Print, word for word, the lines from the one containing "Looking at the" through the end of the listing, including both.

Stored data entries
------------------------------------------------------------------------

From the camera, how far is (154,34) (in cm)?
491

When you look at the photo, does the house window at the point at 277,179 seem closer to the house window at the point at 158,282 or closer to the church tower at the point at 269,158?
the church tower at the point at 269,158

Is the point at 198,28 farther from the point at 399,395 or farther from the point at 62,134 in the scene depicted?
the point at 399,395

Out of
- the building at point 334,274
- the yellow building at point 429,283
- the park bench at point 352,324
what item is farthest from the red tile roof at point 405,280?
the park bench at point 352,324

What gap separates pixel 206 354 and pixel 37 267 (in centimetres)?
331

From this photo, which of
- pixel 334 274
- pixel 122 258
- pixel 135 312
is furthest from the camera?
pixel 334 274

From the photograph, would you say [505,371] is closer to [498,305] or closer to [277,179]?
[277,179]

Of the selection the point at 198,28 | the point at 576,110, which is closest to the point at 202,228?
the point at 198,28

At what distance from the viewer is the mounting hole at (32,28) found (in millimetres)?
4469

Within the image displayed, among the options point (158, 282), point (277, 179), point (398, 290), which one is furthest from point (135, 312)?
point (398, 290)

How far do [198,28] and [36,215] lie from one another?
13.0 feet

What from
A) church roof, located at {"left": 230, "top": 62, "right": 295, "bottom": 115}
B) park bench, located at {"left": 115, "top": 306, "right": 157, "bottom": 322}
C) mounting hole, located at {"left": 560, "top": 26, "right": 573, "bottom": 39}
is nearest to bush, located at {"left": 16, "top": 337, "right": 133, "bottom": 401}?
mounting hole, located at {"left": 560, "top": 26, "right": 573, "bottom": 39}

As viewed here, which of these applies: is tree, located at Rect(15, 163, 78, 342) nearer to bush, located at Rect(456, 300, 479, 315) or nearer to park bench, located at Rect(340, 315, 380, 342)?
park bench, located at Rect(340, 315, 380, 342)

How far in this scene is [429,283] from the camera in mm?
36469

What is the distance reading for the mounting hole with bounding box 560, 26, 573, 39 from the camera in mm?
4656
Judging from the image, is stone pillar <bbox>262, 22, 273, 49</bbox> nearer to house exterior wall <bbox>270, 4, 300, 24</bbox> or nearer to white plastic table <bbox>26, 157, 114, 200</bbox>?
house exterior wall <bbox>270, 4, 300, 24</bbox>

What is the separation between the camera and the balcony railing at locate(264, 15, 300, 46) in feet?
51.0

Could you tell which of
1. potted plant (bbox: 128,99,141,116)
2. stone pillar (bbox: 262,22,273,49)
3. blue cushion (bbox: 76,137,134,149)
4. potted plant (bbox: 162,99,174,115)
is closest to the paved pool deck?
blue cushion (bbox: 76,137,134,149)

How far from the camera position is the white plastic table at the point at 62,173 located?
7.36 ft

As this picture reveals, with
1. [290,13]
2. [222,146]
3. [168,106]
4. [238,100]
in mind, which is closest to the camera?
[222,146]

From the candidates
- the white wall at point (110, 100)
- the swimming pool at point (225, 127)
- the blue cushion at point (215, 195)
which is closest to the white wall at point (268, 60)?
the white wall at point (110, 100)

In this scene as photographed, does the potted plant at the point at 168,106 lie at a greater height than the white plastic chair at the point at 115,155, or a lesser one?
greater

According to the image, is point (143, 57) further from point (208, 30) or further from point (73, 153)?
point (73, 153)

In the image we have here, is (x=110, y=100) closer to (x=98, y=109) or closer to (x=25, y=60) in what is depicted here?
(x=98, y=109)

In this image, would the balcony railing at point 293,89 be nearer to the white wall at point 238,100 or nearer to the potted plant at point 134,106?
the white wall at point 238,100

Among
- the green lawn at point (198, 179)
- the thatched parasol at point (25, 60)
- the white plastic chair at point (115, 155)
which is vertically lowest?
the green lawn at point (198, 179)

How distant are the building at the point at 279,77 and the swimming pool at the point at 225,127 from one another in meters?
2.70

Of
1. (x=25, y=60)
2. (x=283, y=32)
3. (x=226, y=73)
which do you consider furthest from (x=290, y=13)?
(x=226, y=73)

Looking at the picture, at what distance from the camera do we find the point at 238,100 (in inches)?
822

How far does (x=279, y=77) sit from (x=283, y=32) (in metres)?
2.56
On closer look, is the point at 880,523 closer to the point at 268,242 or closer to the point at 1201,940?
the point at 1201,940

------------------------------------------------------------------------

• Answer to this task:
Looking at the picture, at what distance from the camera do we find the point at 238,100 (in inches)?
822

How far does (x=279, y=77) sit from (x=283, y=32) (in metres)?
2.56
On closer look, is the point at 880,523 closer to the point at 268,242 or closer to the point at 1201,940?
the point at 1201,940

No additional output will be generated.